/---

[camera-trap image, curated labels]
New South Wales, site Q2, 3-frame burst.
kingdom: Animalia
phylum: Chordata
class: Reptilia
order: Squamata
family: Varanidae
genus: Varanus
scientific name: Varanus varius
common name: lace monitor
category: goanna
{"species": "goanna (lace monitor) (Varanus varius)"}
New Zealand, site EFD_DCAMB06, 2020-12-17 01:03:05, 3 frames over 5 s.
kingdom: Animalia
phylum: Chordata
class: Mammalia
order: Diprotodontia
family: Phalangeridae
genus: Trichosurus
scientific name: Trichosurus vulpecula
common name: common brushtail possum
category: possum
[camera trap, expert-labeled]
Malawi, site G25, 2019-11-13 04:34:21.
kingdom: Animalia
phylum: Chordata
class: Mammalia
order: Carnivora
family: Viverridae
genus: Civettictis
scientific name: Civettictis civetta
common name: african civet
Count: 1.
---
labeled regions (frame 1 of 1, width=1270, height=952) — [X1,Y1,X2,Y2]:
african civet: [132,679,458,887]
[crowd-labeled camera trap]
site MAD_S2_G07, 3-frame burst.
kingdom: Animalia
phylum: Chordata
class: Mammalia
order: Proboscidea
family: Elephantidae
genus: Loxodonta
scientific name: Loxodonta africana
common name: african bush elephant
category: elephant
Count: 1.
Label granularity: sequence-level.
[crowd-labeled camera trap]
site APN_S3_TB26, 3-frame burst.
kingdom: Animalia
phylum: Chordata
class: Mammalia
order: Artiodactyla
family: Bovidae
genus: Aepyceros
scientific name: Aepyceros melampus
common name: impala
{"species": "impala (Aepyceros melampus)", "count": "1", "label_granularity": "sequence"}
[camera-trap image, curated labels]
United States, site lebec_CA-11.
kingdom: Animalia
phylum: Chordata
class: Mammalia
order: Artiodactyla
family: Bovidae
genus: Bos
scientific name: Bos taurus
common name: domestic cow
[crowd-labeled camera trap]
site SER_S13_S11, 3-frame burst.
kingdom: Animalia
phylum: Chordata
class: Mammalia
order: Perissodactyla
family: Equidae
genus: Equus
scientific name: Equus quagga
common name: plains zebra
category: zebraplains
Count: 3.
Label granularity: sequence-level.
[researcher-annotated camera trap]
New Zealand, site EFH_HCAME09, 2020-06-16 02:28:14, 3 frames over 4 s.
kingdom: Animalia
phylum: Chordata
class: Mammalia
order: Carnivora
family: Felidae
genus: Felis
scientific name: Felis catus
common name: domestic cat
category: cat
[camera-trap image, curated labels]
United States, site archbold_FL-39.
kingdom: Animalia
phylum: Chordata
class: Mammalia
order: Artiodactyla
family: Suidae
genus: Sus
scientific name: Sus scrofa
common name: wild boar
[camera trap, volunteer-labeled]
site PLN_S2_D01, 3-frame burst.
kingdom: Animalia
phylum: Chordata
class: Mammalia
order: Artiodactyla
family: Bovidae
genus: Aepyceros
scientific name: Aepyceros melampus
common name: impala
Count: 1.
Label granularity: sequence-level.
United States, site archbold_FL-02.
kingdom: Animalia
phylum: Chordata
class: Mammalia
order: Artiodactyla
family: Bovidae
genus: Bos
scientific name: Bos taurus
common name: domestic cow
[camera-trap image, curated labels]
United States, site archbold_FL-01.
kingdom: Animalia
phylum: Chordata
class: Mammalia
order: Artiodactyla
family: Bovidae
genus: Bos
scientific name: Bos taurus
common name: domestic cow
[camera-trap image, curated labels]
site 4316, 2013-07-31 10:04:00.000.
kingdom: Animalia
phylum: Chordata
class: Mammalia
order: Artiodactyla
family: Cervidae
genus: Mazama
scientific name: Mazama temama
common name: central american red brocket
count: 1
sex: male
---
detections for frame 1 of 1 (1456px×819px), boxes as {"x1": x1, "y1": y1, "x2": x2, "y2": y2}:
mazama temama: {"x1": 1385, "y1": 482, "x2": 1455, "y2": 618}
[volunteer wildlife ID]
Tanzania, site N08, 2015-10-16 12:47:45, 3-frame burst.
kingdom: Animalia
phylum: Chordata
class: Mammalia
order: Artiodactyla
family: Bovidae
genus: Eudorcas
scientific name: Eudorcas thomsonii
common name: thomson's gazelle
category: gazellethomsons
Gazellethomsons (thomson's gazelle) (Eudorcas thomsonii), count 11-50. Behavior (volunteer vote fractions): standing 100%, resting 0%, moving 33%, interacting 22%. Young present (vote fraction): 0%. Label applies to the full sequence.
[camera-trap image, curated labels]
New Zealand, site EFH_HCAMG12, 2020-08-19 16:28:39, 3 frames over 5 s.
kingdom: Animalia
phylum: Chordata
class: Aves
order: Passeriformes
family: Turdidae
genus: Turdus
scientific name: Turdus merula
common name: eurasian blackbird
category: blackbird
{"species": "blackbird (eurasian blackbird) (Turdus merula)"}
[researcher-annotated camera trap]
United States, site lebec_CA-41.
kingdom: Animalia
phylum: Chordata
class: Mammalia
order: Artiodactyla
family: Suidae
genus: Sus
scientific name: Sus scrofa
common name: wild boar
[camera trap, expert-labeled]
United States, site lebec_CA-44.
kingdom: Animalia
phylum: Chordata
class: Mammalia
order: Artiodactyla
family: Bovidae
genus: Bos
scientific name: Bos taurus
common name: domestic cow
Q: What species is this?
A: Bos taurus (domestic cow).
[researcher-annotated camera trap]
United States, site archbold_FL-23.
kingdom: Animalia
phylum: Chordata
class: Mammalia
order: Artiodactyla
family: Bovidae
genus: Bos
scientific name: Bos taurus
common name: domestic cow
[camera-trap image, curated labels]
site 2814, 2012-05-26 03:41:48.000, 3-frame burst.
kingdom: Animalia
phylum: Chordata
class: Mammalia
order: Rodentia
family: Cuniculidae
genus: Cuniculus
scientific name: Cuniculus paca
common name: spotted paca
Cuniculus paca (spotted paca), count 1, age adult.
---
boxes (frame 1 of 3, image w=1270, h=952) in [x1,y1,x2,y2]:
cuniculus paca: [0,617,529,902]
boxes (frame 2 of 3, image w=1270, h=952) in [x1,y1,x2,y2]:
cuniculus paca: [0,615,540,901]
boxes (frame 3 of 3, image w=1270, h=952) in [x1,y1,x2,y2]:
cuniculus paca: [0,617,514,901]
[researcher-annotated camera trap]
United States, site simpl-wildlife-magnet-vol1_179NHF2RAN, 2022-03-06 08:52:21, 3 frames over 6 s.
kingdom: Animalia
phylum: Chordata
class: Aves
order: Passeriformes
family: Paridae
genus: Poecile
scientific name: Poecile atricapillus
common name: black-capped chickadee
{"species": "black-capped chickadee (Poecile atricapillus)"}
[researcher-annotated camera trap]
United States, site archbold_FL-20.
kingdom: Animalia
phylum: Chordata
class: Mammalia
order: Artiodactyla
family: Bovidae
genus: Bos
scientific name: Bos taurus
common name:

\---

▶ [What is needed] For the material above, the answer must be only the number of lines holding the word "United".

▶ [Reply] 9